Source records

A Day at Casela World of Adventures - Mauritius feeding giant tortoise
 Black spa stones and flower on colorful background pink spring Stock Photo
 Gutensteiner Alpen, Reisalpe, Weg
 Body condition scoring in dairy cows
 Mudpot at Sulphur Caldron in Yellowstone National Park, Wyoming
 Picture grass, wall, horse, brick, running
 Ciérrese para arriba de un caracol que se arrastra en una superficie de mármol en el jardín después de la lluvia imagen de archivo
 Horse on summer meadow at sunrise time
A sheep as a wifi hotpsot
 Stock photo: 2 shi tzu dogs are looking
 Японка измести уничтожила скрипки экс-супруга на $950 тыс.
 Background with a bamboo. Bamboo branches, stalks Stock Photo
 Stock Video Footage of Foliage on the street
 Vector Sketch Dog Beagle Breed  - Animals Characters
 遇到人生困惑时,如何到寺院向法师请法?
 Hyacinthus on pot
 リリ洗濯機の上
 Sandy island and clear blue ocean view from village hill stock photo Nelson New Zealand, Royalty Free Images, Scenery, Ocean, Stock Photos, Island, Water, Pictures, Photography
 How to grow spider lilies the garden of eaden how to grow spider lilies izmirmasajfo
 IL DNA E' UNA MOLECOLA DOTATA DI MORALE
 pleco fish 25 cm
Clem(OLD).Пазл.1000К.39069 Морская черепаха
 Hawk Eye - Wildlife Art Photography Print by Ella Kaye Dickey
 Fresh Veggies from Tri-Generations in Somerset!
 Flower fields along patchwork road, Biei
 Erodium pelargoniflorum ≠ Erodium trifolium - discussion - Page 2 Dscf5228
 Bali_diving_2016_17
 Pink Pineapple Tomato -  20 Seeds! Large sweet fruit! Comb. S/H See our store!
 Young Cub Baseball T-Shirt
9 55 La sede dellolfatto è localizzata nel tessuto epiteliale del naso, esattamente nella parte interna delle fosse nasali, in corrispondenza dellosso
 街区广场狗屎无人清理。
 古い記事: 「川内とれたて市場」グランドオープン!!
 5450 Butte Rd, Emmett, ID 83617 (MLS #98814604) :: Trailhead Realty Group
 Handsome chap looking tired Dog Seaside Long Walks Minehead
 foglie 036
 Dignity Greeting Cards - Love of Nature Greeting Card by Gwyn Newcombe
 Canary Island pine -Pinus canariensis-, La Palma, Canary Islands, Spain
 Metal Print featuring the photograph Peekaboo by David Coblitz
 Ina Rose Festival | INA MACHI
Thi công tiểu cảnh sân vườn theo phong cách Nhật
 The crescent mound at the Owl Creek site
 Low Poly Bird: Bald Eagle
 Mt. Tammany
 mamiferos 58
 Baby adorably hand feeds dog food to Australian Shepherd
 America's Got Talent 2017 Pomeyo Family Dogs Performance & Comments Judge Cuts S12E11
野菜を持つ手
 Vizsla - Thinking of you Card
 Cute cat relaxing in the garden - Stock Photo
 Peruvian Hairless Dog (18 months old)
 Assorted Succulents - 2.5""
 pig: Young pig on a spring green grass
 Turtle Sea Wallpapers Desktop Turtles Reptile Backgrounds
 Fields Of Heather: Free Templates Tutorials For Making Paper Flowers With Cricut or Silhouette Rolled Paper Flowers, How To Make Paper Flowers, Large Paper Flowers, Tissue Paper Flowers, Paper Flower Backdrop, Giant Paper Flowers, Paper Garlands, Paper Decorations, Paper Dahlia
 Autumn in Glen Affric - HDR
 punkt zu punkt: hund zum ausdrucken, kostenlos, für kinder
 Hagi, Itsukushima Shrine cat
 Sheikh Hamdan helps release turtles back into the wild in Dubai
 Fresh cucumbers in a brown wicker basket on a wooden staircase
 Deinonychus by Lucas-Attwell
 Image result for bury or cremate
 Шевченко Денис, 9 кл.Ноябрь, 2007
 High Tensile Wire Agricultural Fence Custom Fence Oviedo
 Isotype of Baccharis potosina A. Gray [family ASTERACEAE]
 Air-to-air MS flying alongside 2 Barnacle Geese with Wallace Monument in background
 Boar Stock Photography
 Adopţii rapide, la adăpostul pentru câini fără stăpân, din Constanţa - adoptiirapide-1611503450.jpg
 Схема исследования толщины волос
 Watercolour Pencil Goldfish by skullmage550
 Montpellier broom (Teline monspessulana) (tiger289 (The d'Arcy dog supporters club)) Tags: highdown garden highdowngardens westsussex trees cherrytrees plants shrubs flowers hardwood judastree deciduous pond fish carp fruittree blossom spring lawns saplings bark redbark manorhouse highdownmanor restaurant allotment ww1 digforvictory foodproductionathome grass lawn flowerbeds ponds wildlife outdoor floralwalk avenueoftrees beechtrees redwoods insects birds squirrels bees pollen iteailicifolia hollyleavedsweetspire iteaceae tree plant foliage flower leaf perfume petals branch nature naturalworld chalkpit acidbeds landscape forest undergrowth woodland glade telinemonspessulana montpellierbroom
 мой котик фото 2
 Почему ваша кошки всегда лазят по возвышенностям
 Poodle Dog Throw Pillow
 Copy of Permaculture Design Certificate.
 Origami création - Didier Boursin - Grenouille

Assigned task: Please report every line among the entries that includes "Fresh".

Expected output:
 Fresh Veggies from Tri-Generations in Somerset!
 Fresh cucumbers in a brown wicker basket on a wooden staircase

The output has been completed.